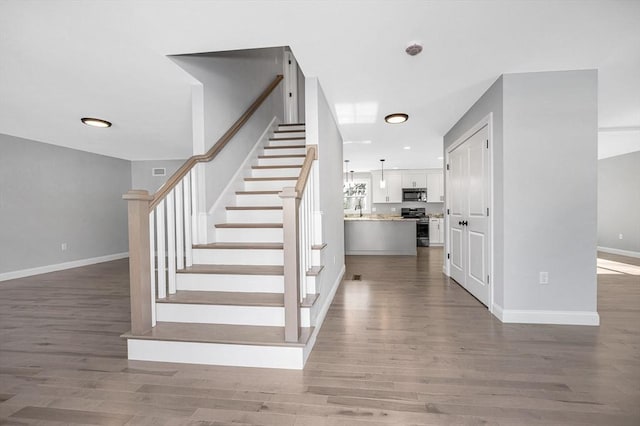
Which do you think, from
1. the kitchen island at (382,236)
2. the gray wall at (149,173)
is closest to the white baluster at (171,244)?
the kitchen island at (382,236)

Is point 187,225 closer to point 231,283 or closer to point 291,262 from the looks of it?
point 231,283

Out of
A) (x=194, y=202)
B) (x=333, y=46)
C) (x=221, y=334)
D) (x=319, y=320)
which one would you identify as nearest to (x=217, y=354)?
(x=221, y=334)

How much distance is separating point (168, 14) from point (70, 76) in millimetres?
1765

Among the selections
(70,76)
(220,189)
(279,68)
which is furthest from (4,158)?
(279,68)

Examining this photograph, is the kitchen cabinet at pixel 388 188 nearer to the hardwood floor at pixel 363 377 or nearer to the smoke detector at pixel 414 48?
the hardwood floor at pixel 363 377

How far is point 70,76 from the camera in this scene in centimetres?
291

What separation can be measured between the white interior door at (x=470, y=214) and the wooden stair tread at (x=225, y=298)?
227 centimetres

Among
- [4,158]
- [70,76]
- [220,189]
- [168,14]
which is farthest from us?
[4,158]

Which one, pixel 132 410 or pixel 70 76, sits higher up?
pixel 70 76

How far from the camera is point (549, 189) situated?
8.87 feet

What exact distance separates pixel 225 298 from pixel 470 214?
2.95 meters

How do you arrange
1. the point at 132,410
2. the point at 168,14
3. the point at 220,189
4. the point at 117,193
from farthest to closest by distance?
1. the point at 117,193
2. the point at 220,189
3. the point at 168,14
4. the point at 132,410

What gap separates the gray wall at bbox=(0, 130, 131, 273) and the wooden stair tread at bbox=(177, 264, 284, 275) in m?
4.35

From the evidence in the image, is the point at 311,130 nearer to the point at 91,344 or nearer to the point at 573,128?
the point at 573,128
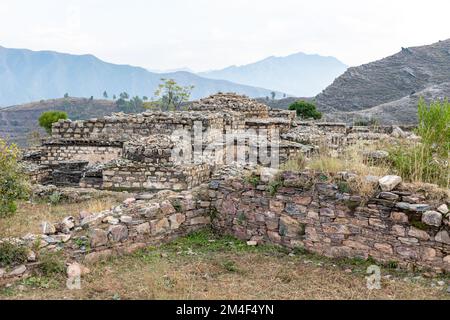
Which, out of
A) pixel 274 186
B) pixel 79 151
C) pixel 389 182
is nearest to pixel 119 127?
pixel 79 151

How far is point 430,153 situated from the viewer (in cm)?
646

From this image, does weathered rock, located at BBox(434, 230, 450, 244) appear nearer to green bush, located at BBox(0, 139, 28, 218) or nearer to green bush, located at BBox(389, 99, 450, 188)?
green bush, located at BBox(389, 99, 450, 188)

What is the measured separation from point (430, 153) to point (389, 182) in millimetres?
1378

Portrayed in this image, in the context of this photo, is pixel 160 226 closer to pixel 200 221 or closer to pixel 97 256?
pixel 200 221

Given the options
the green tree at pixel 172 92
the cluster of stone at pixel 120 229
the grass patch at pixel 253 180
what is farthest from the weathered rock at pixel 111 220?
the green tree at pixel 172 92

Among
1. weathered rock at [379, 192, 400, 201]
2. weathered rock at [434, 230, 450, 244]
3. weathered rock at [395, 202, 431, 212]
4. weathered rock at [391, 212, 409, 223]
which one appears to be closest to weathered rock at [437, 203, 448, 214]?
weathered rock at [395, 202, 431, 212]

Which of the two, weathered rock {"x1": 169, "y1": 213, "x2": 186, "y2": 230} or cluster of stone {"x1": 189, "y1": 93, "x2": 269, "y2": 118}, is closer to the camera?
weathered rock {"x1": 169, "y1": 213, "x2": 186, "y2": 230}

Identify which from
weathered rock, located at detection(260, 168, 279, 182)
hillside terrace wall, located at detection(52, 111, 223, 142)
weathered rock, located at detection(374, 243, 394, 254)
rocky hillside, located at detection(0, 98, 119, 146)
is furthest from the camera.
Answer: rocky hillside, located at detection(0, 98, 119, 146)

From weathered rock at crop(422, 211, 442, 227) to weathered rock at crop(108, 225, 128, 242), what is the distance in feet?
13.8

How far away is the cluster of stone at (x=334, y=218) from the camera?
5305mm

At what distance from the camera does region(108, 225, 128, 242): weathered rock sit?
615 cm

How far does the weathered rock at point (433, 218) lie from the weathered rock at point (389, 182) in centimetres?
56

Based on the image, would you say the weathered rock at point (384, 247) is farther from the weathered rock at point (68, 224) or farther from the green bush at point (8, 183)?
the green bush at point (8, 183)
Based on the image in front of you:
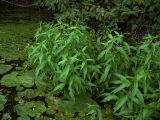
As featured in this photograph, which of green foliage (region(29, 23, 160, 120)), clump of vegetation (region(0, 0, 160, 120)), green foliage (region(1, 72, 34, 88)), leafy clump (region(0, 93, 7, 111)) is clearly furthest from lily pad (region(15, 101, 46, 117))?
green foliage (region(1, 72, 34, 88))

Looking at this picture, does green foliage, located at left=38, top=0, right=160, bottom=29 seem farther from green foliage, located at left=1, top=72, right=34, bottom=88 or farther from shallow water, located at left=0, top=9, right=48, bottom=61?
green foliage, located at left=1, top=72, right=34, bottom=88

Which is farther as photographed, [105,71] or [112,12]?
[112,12]

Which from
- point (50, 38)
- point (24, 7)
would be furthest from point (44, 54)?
point (24, 7)

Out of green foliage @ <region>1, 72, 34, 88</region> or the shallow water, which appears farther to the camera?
the shallow water

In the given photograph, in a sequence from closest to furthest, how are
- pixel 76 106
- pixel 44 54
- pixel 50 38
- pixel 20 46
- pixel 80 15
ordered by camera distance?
pixel 76 106, pixel 44 54, pixel 50 38, pixel 20 46, pixel 80 15

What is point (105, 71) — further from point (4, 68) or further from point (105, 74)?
Answer: point (4, 68)

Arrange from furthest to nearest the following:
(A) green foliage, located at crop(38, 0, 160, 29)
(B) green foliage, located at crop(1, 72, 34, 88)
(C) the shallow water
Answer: (A) green foliage, located at crop(38, 0, 160, 29) < (C) the shallow water < (B) green foliage, located at crop(1, 72, 34, 88)

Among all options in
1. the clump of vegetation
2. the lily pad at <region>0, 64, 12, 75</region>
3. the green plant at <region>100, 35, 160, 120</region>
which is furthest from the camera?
the lily pad at <region>0, 64, 12, 75</region>

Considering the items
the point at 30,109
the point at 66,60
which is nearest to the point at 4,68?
the point at 30,109

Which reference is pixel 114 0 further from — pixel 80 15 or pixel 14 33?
pixel 14 33

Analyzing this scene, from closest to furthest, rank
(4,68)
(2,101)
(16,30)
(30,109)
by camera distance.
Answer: (30,109), (2,101), (4,68), (16,30)

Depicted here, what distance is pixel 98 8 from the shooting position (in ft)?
20.6

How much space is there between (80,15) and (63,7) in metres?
0.61

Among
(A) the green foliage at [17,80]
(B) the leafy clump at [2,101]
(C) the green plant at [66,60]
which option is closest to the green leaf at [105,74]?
(C) the green plant at [66,60]
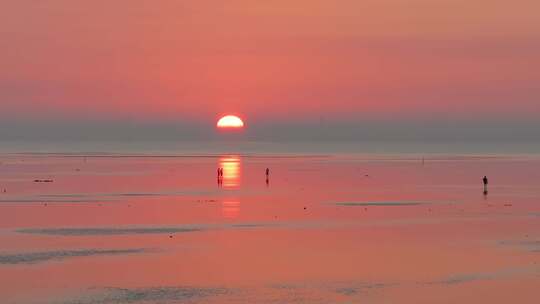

++++

EXERCISE DETAILS:
Could you repeat everything in the listing above, from the line containing "Considering the items" down to the end of the listing, word for word? Leave the pictures out of your answer.

FULL SOLUTION:
Considering the items
the point at 30,109
the point at 66,60
which is nearest to the point at 4,68?
the point at 30,109

Which reference is pixel 114 0 further from — pixel 80 15 or pixel 14 33?
pixel 14 33

Analyzing this scene, from closest to furthest, rank
(4,68)
(2,101)
(16,30)
(30,109)
by camera distance.
Answer: (30,109), (2,101), (4,68), (16,30)

Depicted here, what distance is pixel 98 8 from the shooting position (in ft)?
20.6

How much space is there between (80,15) and (63,7) in metres?
0.61

Among
(A) the green foliage at [17,80]
(B) the leafy clump at [2,101]
(C) the green plant at [66,60]
which option is closest to the green leaf at [105,74]?
(C) the green plant at [66,60]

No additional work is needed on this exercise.